- Tasks and exercises -
**A.** According to the article below on Diane Linthicum, which county lies entirely within the 28th district?
**B.** Print the part of the Diane Linthicum article below that begins at the words "Diane Linthicum is" and stops after "and Jackson Counties.".

- Text shown -
>> Begin
Member of the Oregon Senate from the 28th district
- Incumbent
- Assumed office January 13, 2025
- Preceded by: Dennis Linthicum

Personal details
- Party: Republican

= Diane Linthicum =

American politician

Diane Linthicum is an American politician, currently serving in the Oregon State Senate. A member of the Republican Party, she represents the 28th district, which encompasses all of Klamath County as well as outlying parts of Deschutes and Jackson Counties.

She is the wife of the previous senator to hold this seat, Dennis Linthicum, who was deemed ineligible to run for re-election due to his participation in the 2023 Oregon Senate walkout and the passage of Measure 113, which denied eligibility to run for re-election to any state legislator with 10 or more unexcused absences in a legislative session.

== Education ==
Linthicum studied business at Orange Coast College and Rio Hondo College, both community colleges located in California.

== Career ==
In her biography, Linthicum lists her occupational background as an office manager and CFO for Aslan Enterprises, and as the owner of Burning Daylight Foods. Linthicum and her husband, Dennis, also own a ranch.

Linthicum served as chief of staff, constituent program director, and policy analyst for her husband while he served in the Oregon State Senate.
>> End
- Source material -
>> Begin
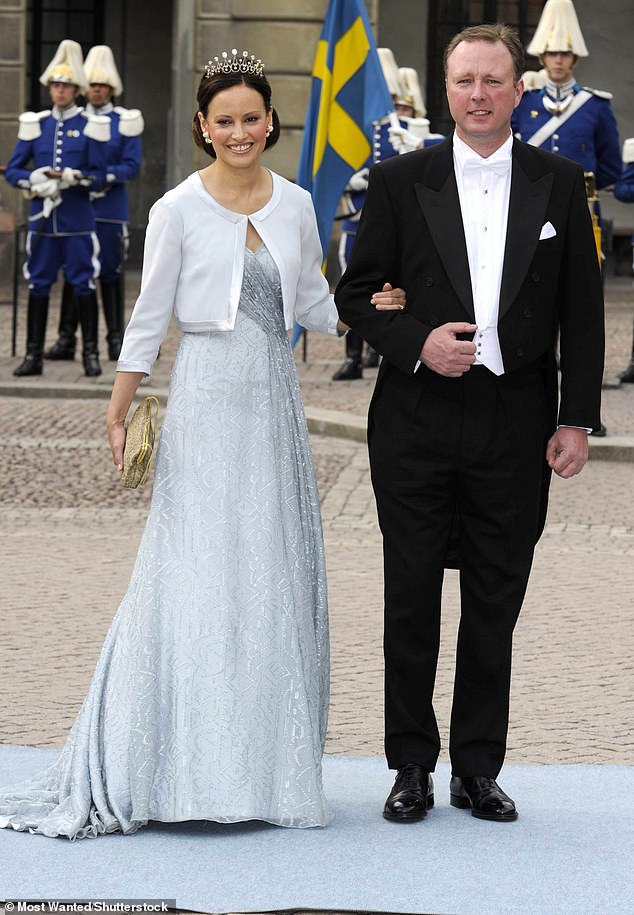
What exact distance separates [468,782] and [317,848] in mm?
491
>> End
- Solved problems -
**A.** Klamath County

**B.**
Diane Linthicum is an American politician, currently serving in the Oregon State Senate. A member of the Republican Party, she represents the 28th district, which encompasses all of Klamath County as well as outlying parts of Deschutes and Jackson Counties.